(A) Reimbursement of home health or private duty nursing (PDN) services in accordance with this chapter are on a per visit basis. A "visit" is the duration of time that a covered home health service or private duty nursing (PDN) service is provided during an in-person encounter to one or more individuals receiving medicaid at the same residence on the same date during the same time period.
(1) A visit begins with the provision of a covered service and ends when the in-person encounter ends.
(2) A visit must have a lapse of time of two or more hours between any previous or subsequent visit for the provision of the same covered service unless the length of a private duty nursing visit requires an agency to provide a change in staff.
(3) A visit must have a lapse of two or more hours between the provision of home health nursing and PDN service.
(4) A visit must be verified using an ODM-approved electronic visit verification (EVV) system in accordance with rule 5160-1-40 of the Administrative Code.
(B) When an individual is enrolled in a home and community based services (HCBS) waiver and is receiving consecutive home health or PDN service(s) with waiver service(s) that have the same scope of service, there must be a lapse of time of two or more hours between the services. A "scope" of a service includes the definition of the service and the conditions that apply to its provision and the provider who renders the service(s).
(C) Each covered visit must be billed as a separate line item. The number of lines /procedure codes must reflect the number of visits provided with one line equaling one visit.
(D) A "group visit" is a visit where the service(s) is provided to more than one person. During a group visit:
(1) The ratio of provider to the individuals being served may never exceed one to three.
(2) An entire visit is considered a group visit even if only a portion of the visit met the definition of a group visit.
(3) A modifier HQ must be used when billing to identify each group setting in accordance with rule 5160-12-05 of the Administrative Code.

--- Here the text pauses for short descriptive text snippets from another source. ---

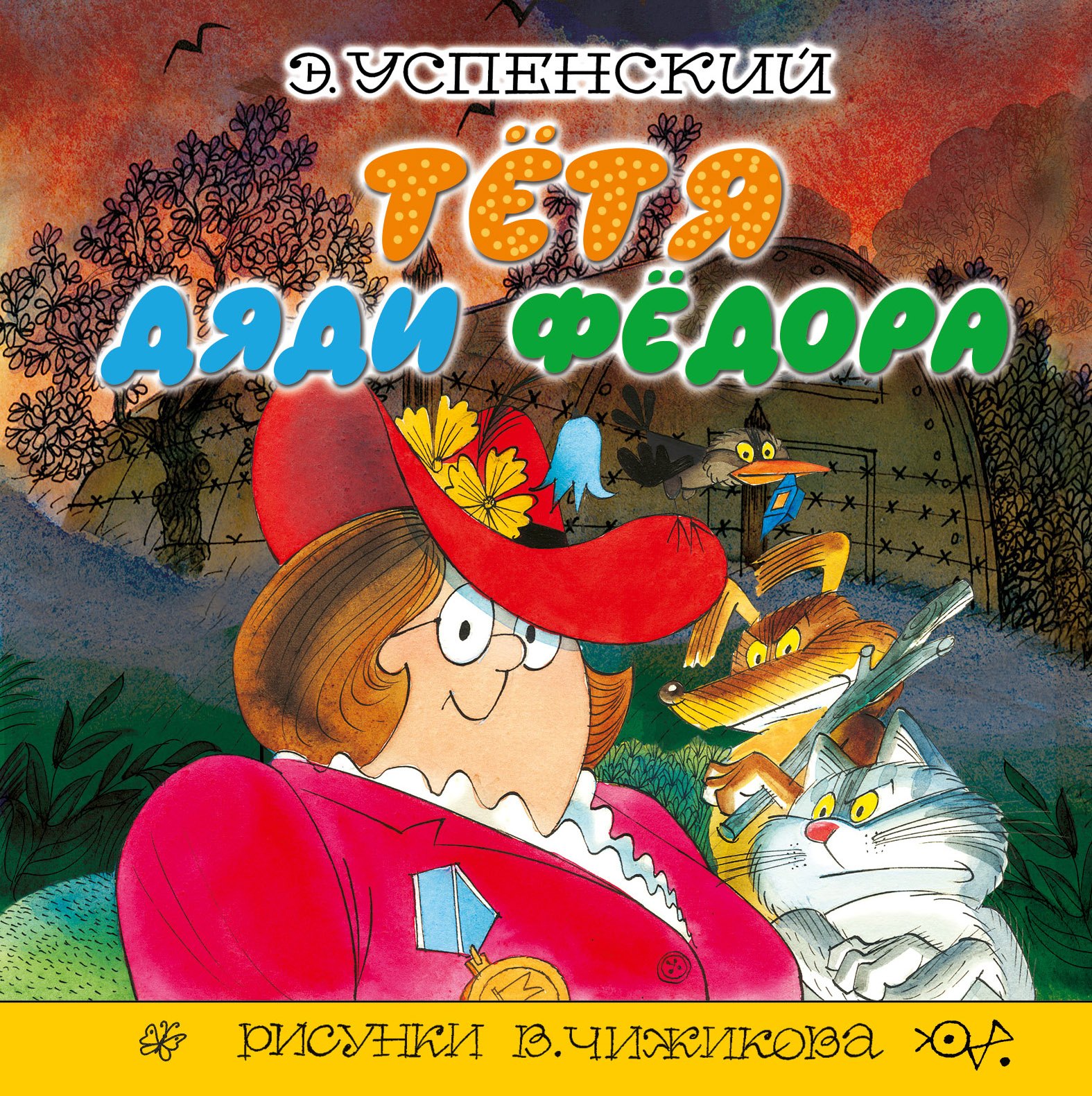 

Тётя дяди Фёдора: сказочная повесть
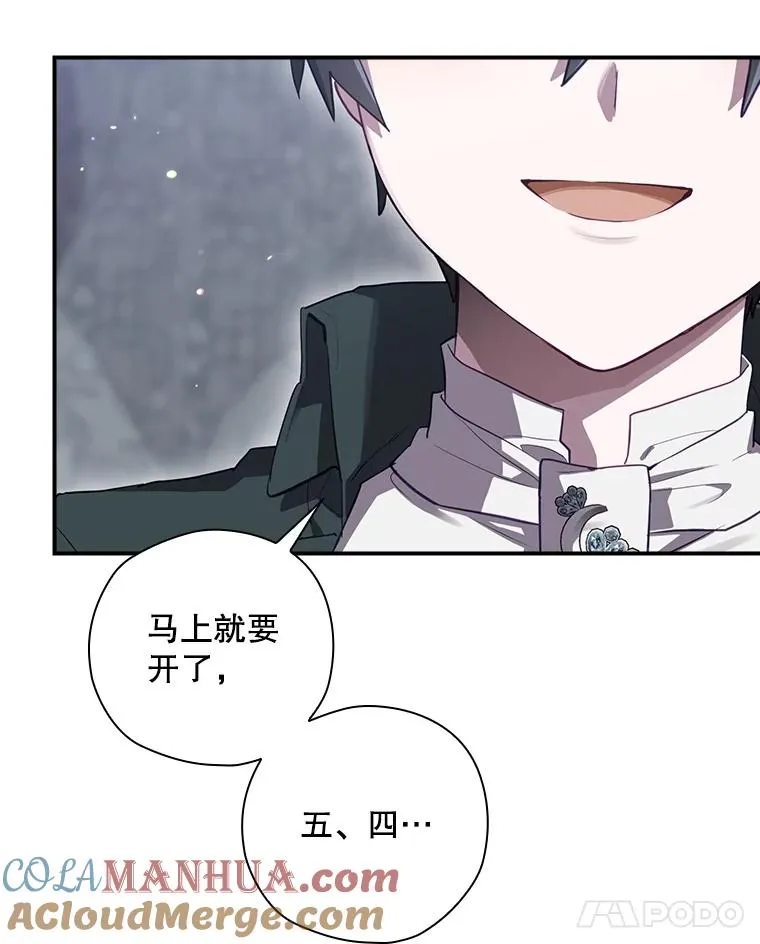 54.同时吸收 第33页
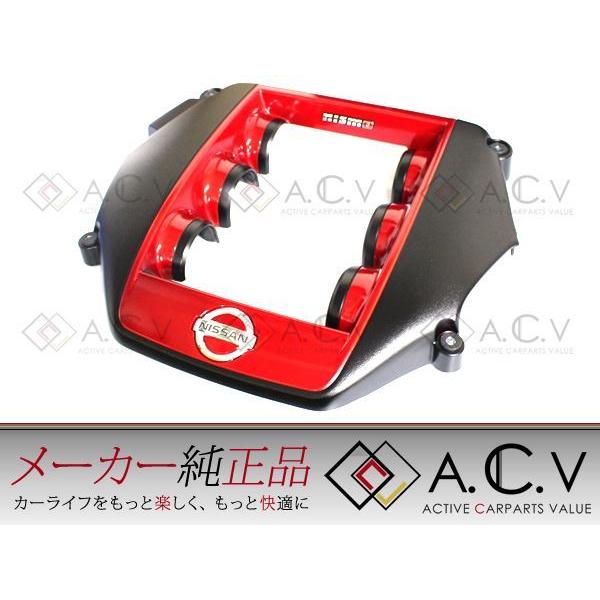 新品未使用】R35 GT-R NISMO用 エンジンカバー レッド 日産純正品-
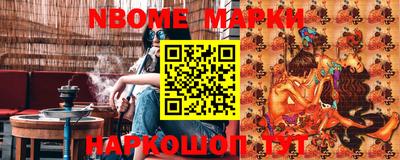 mdpv Краснодар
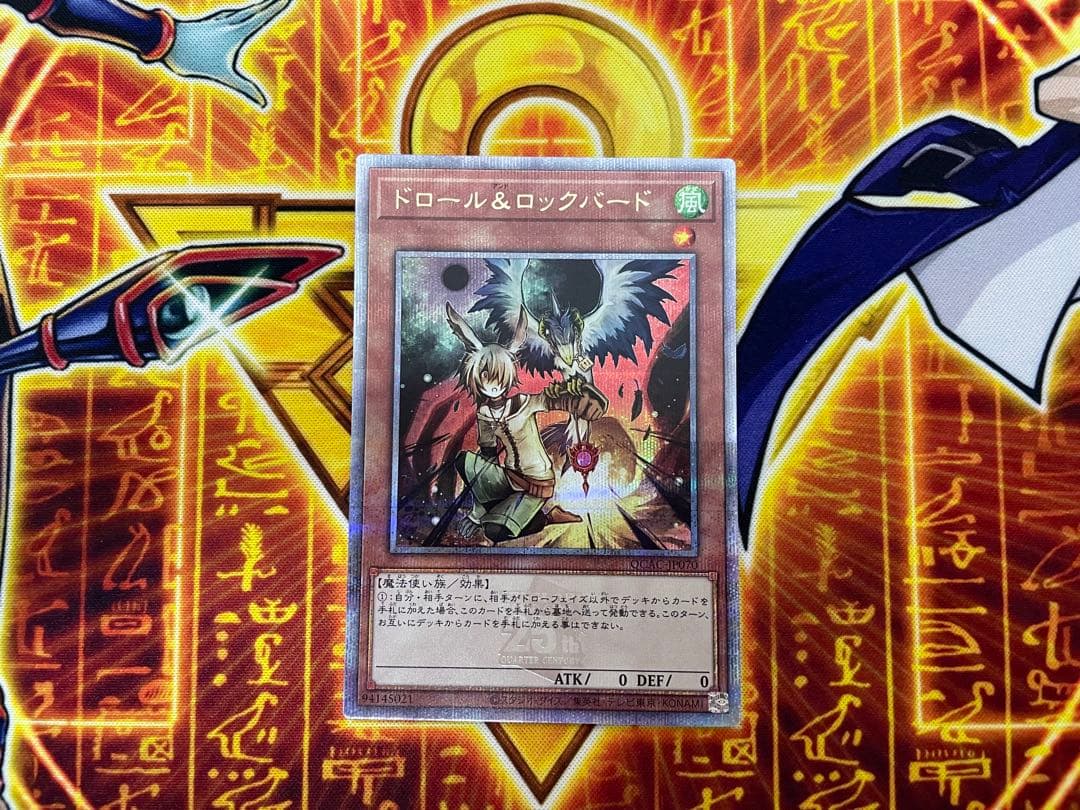 遊戯王 ドロール&ロックバード 25thシークレットレア クオシク 1枚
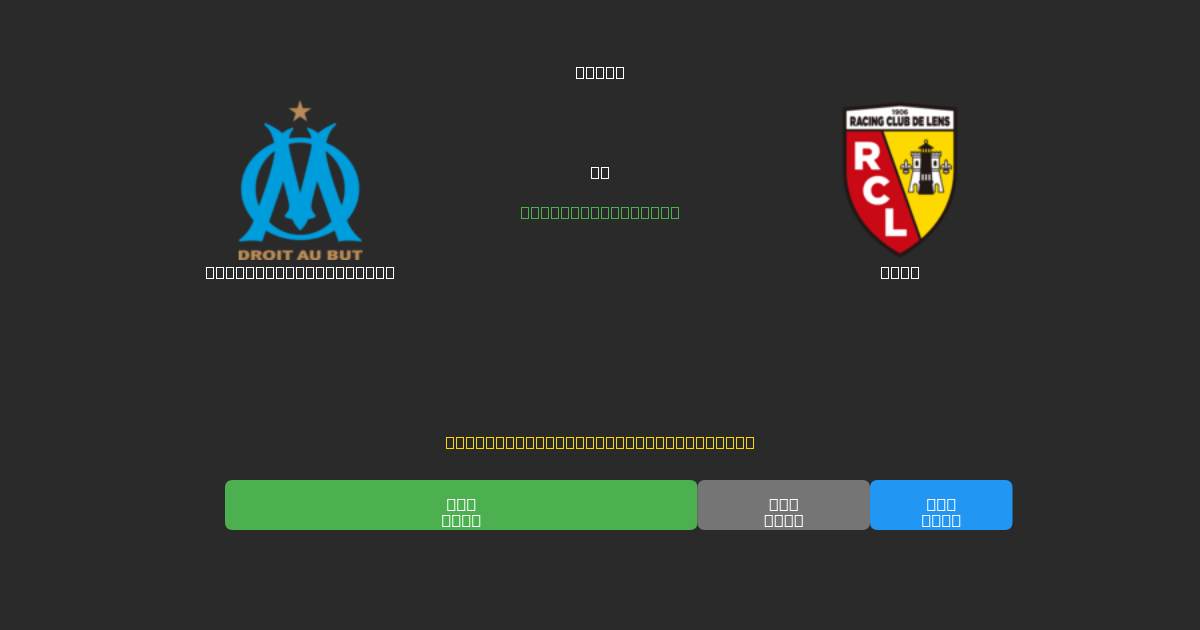 Olympique Marseille против Lens - Бесплатные ИИ Футбольные Прогнозы с 80%+ Точностью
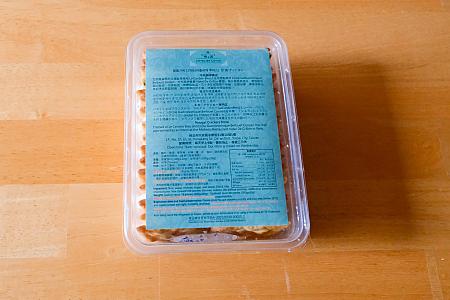 箱には4か国語でびっしりと説明が書かれていますよ～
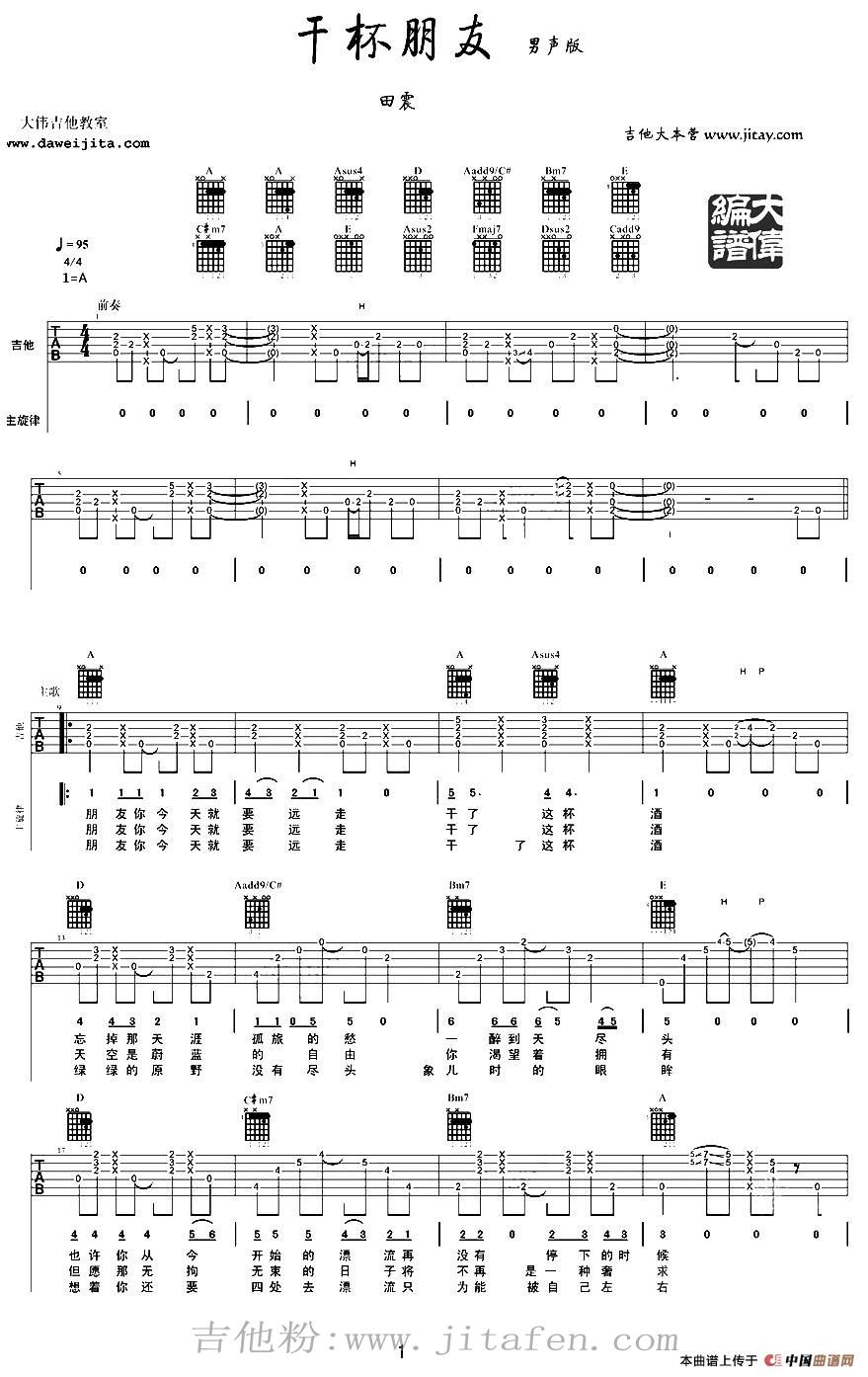 干杯朋友（男生版） 吉他谱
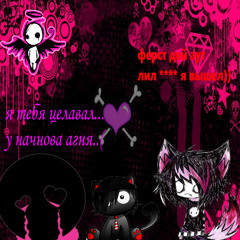 у начнова агня лил ⋆⋆⋆⋆ я вышел)))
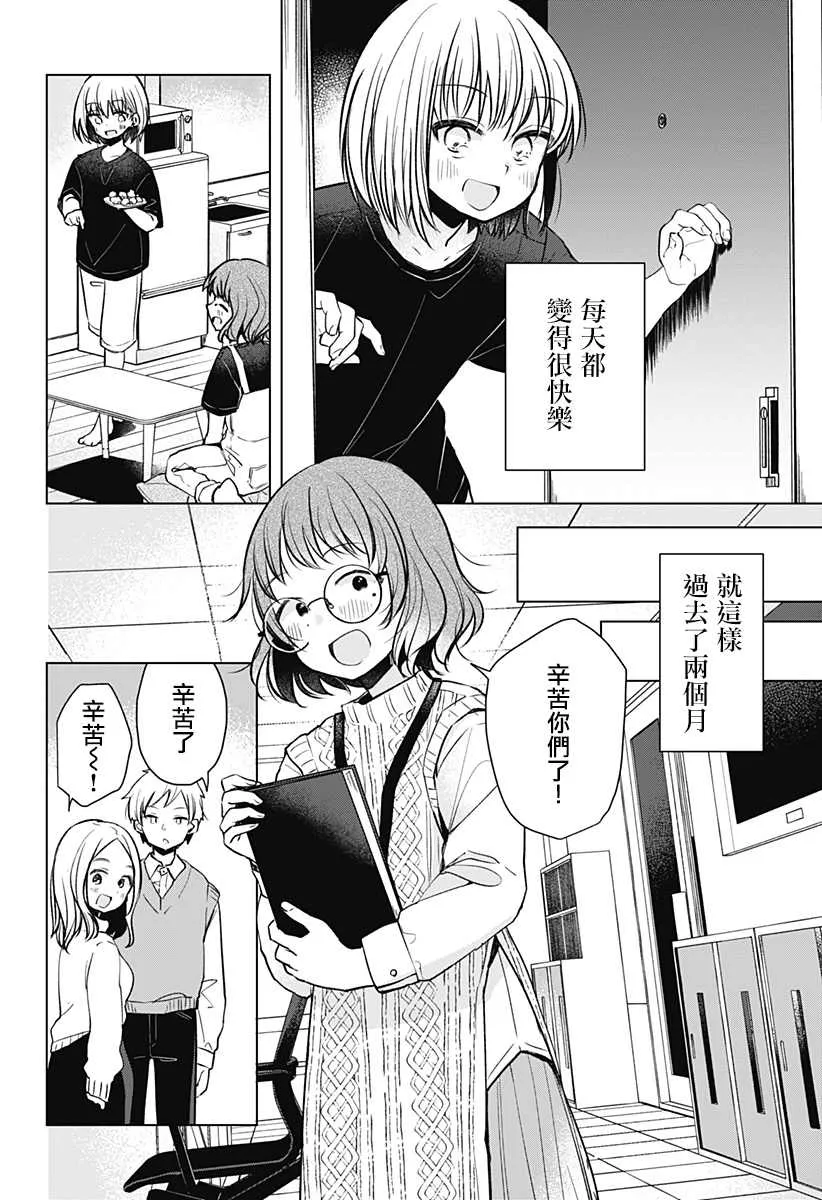 第1话 第25页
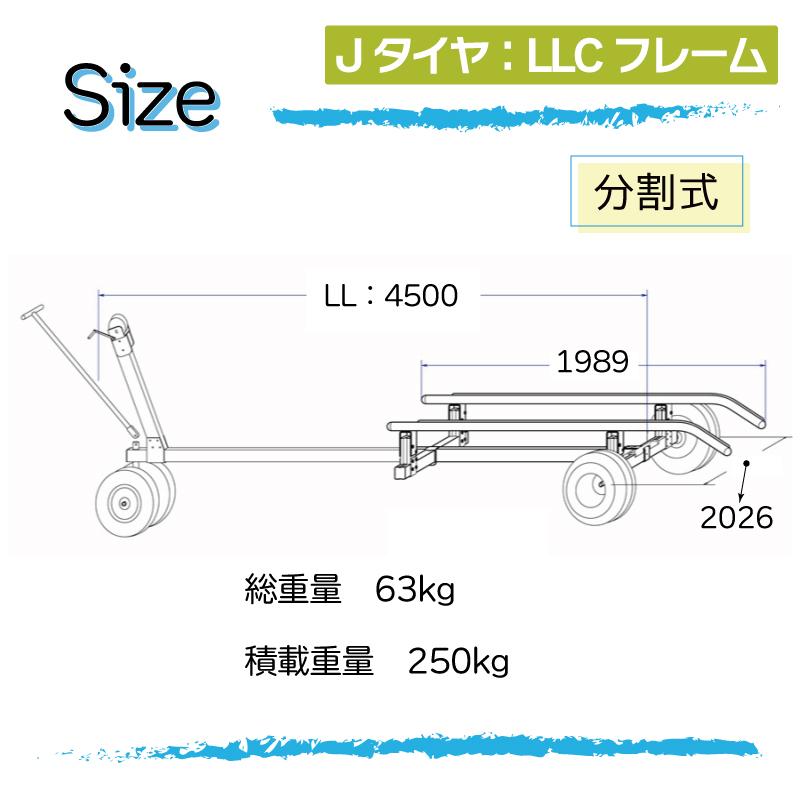 爆買 ファクトリーゼロ ボートランチャー L746JLLC すべるレール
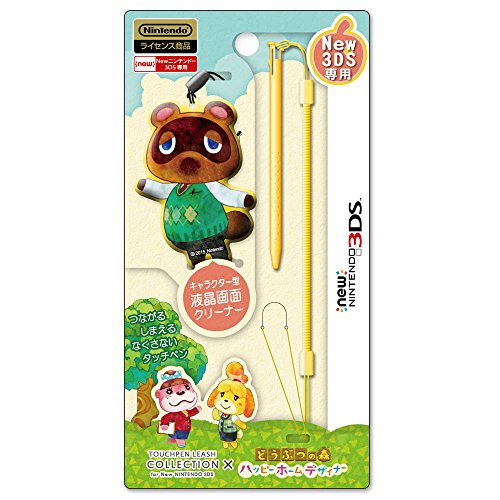 4528272006620 - TOUCH PEN FOR NEW NINTENDO 3DS TYPE-C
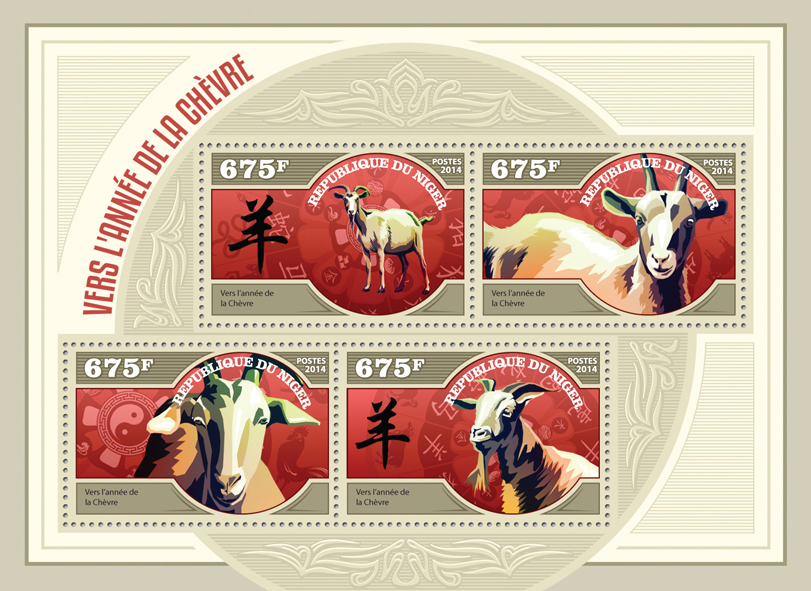 Year of Goat  - Issue of Niger postage stamps
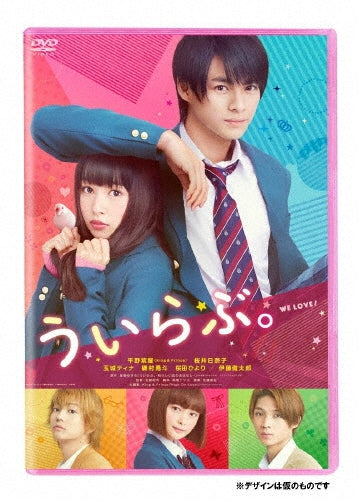 Japanese Movie-You, I Love Regular Edition-Japan DVD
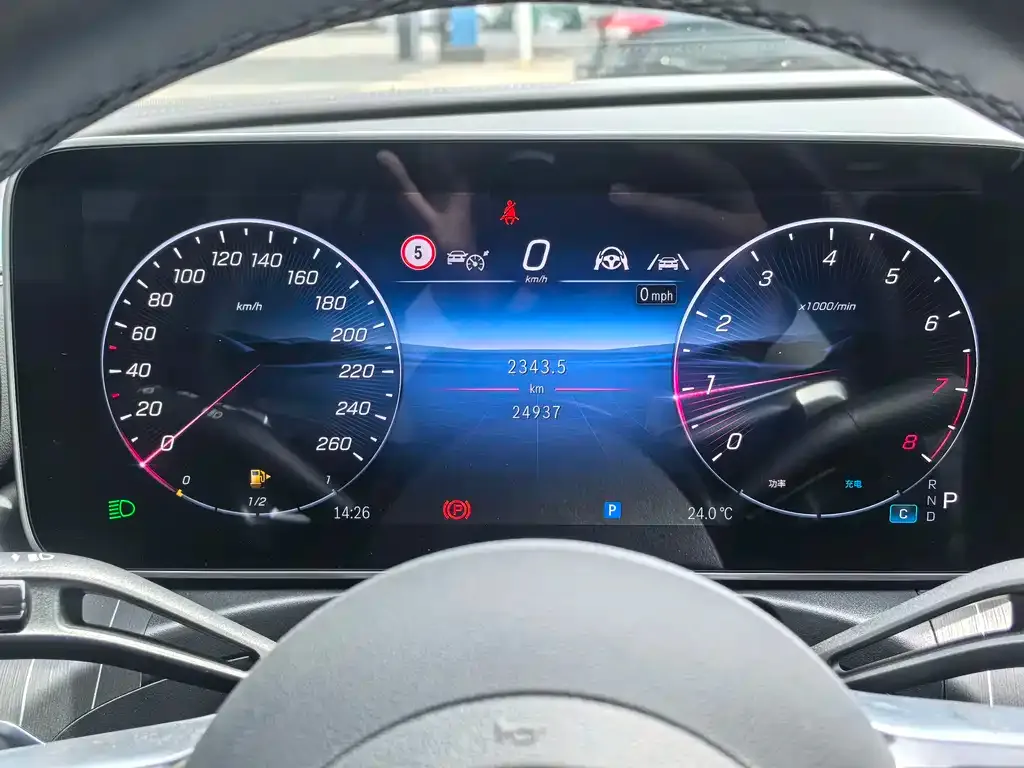 Mercedes-Benz C-Class 2024 из CN, фото 6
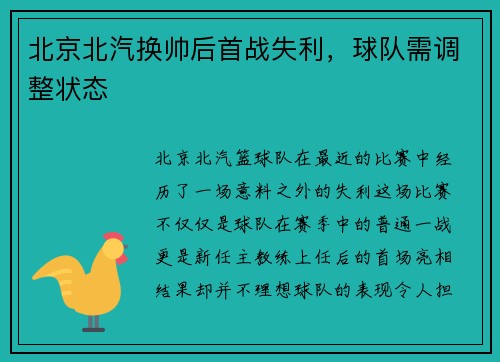 北京北汽换帅后首战失利，球队需调整状态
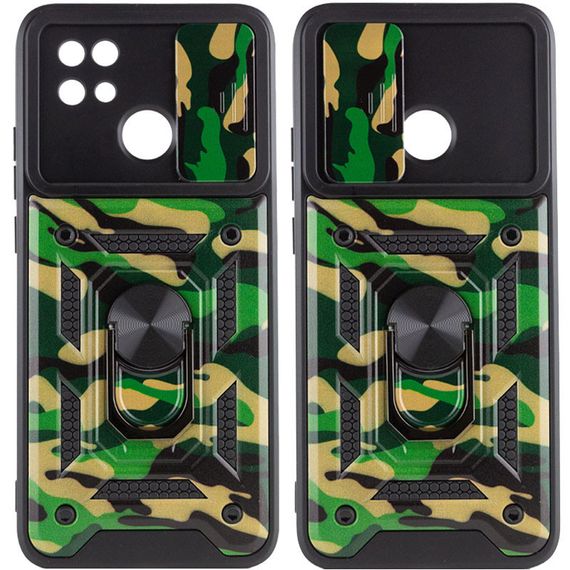 Ударостійкий чохол Camshield Serge Ring Camo для Xiaomi Redmi 9C / 10A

(E) A "multiple visit" is when the provision of the same home health service or PDN by the same provider occurs on the same date of service for the same individual separated by a lapse of two hours. Multiple visits must be medically necessary in accordance with rule 5160-1-01 of the Administrative Code due to the functional limitations and/or medical condition of the individual as documented in the plan of care, and if the individual is enrolled in HCBS waiver, the services plan or all services plan. Documentation must support the medical need for multiple visits. After the initial visit, multiple visits must either be billed with a U2 modifier for the second visit or U3 for the third or any subsequent visit.
Five Year Review (FYR) Dates: 7/1/2020
Promulgated Under: 119.03
Statutory Authority: 5164.02
Rule Amplifies: 5162.03, 5164.02 .
Prior Effective Dates: 4/7/77, 5/1/87, 4/1/88, 5/15/89, 3/30/90 (Emer), 6/29/90, 7/1/90, 3/12/92 (Emer), 6/1/92, 7/31/92 (Emer), 10/30/92, 4/30/93 (Emer), 7/1/93 (Emer), 7/30/93, 9/1/93, 1/1/96, 7/1/98, 9/29/00, 9/1/05, 7/1/06, 07/01/2015.